*TASK PROMPT*.
Every record must be transcribed in its entirety, apart from the images, which are to be omitted.
::: RECORDS FOR THIS TASK
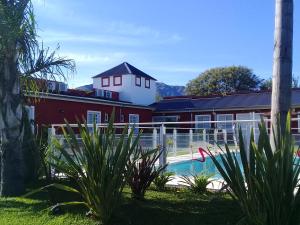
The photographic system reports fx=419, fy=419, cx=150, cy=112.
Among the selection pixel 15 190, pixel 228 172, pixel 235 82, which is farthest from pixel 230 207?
pixel 235 82

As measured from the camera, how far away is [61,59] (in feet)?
28.0

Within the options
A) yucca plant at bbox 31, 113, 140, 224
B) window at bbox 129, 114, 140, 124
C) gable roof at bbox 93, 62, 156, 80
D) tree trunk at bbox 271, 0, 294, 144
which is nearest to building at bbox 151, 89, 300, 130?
window at bbox 129, 114, 140, 124

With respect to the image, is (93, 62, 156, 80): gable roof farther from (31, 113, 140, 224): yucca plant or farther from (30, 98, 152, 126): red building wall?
(31, 113, 140, 224): yucca plant

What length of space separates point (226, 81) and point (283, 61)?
5552 cm

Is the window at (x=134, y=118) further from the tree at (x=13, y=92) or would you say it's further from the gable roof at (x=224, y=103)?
the tree at (x=13, y=92)

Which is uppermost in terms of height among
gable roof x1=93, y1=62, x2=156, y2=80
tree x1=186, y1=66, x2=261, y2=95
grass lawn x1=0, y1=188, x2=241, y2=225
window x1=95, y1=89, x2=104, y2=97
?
tree x1=186, y1=66, x2=261, y2=95

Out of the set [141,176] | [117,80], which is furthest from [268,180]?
[117,80]

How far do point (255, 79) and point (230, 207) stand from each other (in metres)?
55.5

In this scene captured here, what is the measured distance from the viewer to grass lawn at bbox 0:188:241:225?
5824 millimetres

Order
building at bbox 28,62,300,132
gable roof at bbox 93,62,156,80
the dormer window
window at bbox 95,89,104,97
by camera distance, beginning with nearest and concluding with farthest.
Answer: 1. building at bbox 28,62,300,132
2. window at bbox 95,89,104,97
3. the dormer window
4. gable roof at bbox 93,62,156,80

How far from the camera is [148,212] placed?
20.5 ft

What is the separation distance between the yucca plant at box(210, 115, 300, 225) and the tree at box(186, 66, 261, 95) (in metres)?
54.4

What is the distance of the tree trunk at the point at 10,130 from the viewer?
792 centimetres

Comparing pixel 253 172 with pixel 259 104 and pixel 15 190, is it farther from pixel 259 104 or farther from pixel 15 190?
pixel 259 104
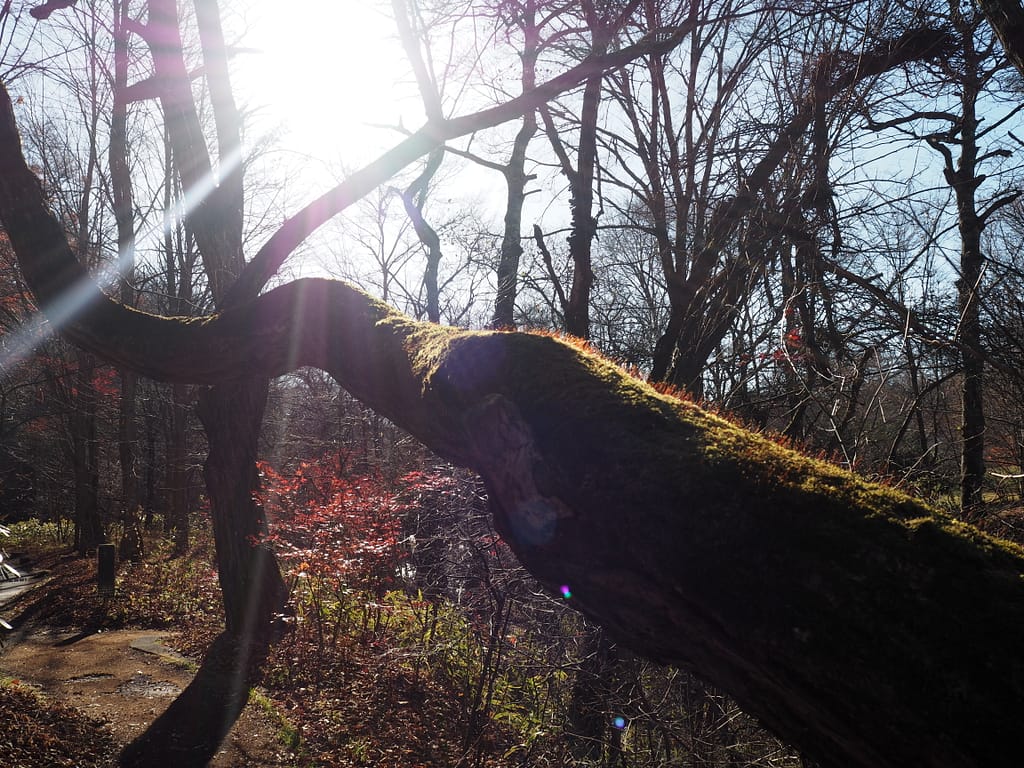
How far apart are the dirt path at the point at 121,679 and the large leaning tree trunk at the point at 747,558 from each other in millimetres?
4719

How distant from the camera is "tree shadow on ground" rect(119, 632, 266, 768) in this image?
5207mm

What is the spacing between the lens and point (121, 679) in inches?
271

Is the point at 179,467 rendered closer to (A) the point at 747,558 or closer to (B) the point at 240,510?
(B) the point at 240,510

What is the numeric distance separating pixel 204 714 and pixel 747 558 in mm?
6486

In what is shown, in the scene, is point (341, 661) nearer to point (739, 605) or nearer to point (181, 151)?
point (181, 151)

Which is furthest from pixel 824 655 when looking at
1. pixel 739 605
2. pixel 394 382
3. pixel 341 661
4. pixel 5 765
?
pixel 341 661

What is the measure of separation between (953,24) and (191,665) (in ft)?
30.5

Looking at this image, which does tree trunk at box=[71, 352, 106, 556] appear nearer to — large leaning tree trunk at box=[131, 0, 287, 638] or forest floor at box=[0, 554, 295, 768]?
forest floor at box=[0, 554, 295, 768]

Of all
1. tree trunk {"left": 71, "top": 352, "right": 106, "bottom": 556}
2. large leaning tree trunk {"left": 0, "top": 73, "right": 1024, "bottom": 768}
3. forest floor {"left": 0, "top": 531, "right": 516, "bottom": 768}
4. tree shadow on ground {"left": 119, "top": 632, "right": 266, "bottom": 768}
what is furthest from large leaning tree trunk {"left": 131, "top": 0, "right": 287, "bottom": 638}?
tree trunk {"left": 71, "top": 352, "right": 106, "bottom": 556}

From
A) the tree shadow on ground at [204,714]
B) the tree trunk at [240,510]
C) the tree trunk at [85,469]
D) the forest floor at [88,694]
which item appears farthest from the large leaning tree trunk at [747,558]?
the tree trunk at [85,469]

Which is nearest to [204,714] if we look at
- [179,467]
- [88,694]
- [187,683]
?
[187,683]

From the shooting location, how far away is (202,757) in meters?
5.27

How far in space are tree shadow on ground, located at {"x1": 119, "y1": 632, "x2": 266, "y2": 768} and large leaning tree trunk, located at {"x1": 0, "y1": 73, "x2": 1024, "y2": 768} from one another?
4624 millimetres

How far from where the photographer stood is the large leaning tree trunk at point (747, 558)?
1.10 m
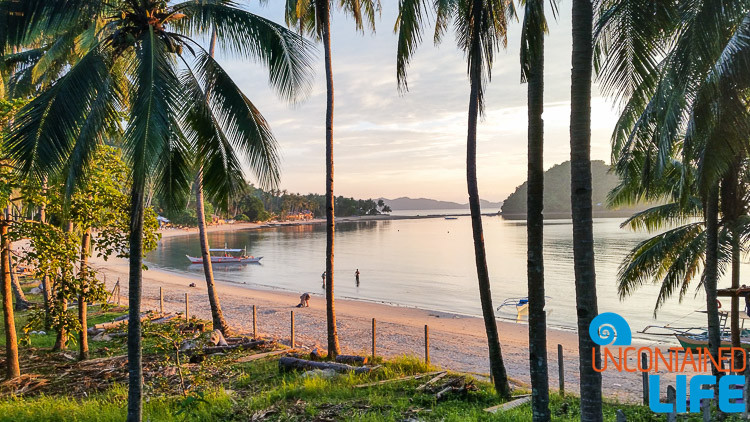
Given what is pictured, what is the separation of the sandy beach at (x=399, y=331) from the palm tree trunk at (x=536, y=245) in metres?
5.92

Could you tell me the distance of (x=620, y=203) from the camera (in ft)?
45.4

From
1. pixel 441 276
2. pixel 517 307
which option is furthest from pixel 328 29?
pixel 441 276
::::::
*TASK RESPONSE*.
The photographic system reports fx=419, fy=419, cx=150, cy=112.
Among the selection pixel 15 190, pixel 228 172, pixel 235 82, which is farthest from pixel 230 207?
pixel 235 82

As measured from the camera, how far away is [61,59] (in feet)?
28.0

Within the options
A) yucca plant at bbox 31, 113, 140, 224
B) window at bbox 129, 114, 140, 124
C) gable roof at bbox 93, 62, 156, 80
D) tree trunk at bbox 271, 0, 294, 144
which is nearest to building at bbox 151, 89, 300, 130?
window at bbox 129, 114, 140, 124

With respect to the image, is (93, 62, 156, 80): gable roof farther from (31, 113, 140, 224): yucca plant or farther from (30, 98, 152, 126): red building wall?
(31, 113, 140, 224): yucca plant

What length of space separates point (226, 81) and point (283, 61)?
5552 cm

Is the window at (x=134, y=118) further from the tree at (x=13, y=92) or would you say it's further from the gable roof at (x=224, y=103)?
the tree at (x=13, y=92)

Which is uppermost in terms of height among
gable roof x1=93, y1=62, x2=156, y2=80
tree x1=186, y1=66, x2=261, y2=95
grass lawn x1=0, y1=188, x2=241, y2=225
window x1=95, y1=89, x2=104, y2=97
?
tree x1=186, y1=66, x2=261, y2=95

Out of the set [141,176] | [117,80], which is furthest from [268,180]?
[117,80]

How far do point (255, 79) and point (230, 207) stand from each other (in metres)?
55.5

In this scene captured here, what is the measured distance from the viewer to grass lawn at bbox 0:188:241:225?
5824 millimetres

Order
building at bbox 28,62,300,132
gable roof at bbox 93,62,156,80
the dormer window
window at bbox 95,89,104,97
by camera distance, beginning with nearest and concluding with farthest.
Answer: 1. building at bbox 28,62,300,132
2. window at bbox 95,89,104,97
3. the dormer window
4. gable roof at bbox 93,62,156,80

How far from the camera is [148,212] placed?
20.5 ft

What is the separation distance between the yucca plant at box(210, 115, 300, 225) and the tree at box(186, 66, 261, 95) (in metres)?
54.4

What is the distance of the tree trunk at the point at 10,130 from the viewer?
792 centimetres

Comparing pixel 253 172 with pixel 259 104 and pixel 15 190, is it farther from pixel 259 104 or farther from pixel 15 190?
pixel 259 104
How far apart are the dirt path at the point at 121,679 and the large leaning tree trunk at the point at 747,558 from each other in millimetres?
4719

How distant from the camera is "tree shadow on ground" rect(119, 632, 266, 768) in this image?
5207mm

What is the spacing between the lens and point (121, 679) in inches?
271

Is the point at 179,467 rendered closer to (A) the point at 747,558 or closer to (B) the point at 240,510?
(B) the point at 240,510

What is the numeric distance separating pixel 204 714 and pixel 747 558 in mm?
6486

In what is shown, in the scene, is point (341, 661) nearer to point (739, 605) or nearer to point (181, 151)?
point (181, 151)

Which is furthest from pixel 824 655 when looking at
1. pixel 739 605
2. pixel 394 382
3. pixel 341 661
4. pixel 5 765
?
pixel 341 661

What is the measure of separation between (953,24) and (191,665) (in ft)?
30.5

Looking at this image, which does tree trunk at box=[71, 352, 106, 556] appear nearer to — large leaning tree trunk at box=[131, 0, 287, 638] or forest floor at box=[0, 554, 295, 768]?
forest floor at box=[0, 554, 295, 768]

Of all
1. tree trunk {"left": 71, "top": 352, "right": 106, "bottom": 556}
2. large leaning tree trunk {"left": 0, "top": 73, "right": 1024, "bottom": 768}
3. forest floor {"left": 0, "top": 531, "right": 516, "bottom": 768}
4. tree shadow on ground {"left": 119, "top": 632, "right": 266, "bottom": 768}
what is furthest from large leaning tree trunk {"left": 131, "top": 0, "right": 287, "bottom": 638}?
tree trunk {"left": 71, "top": 352, "right": 106, "bottom": 556}

From
A) the tree shadow on ground at [204,714]
B) the tree trunk at [240,510]
C) the tree trunk at [85,469]
D) the forest floor at [88,694]
which item appears farthest from the large leaning tree trunk at [747,558]?
the tree trunk at [85,469]

Which is nearest to [204,714] if we look at
- [179,467]
- [88,694]
- [187,683]
?
[187,683]

From the shooting location, how far away is (202,757) in meters?
5.27

How far in space are tree shadow on ground, located at {"x1": 119, "y1": 632, "x2": 266, "y2": 768} and large leaning tree trunk, located at {"x1": 0, "y1": 73, "x2": 1024, "y2": 768} from one another?
4624 millimetres

How far from where the photographer stood is the large leaning tree trunk at point (747, 558)?
1.10 m
Given what is pictured, what is the separation of the sandy beach at (x=399, y=331) from the palm tree trunk at (x=536, y=245) in metres?
5.92

Could you tell me the distance of (x=620, y=203) from the camera (in ft)?
45.4

From
1. pixel 441 276
2. pixel 517 307
which option is furthest from pixel 328 29?
pixel 441 276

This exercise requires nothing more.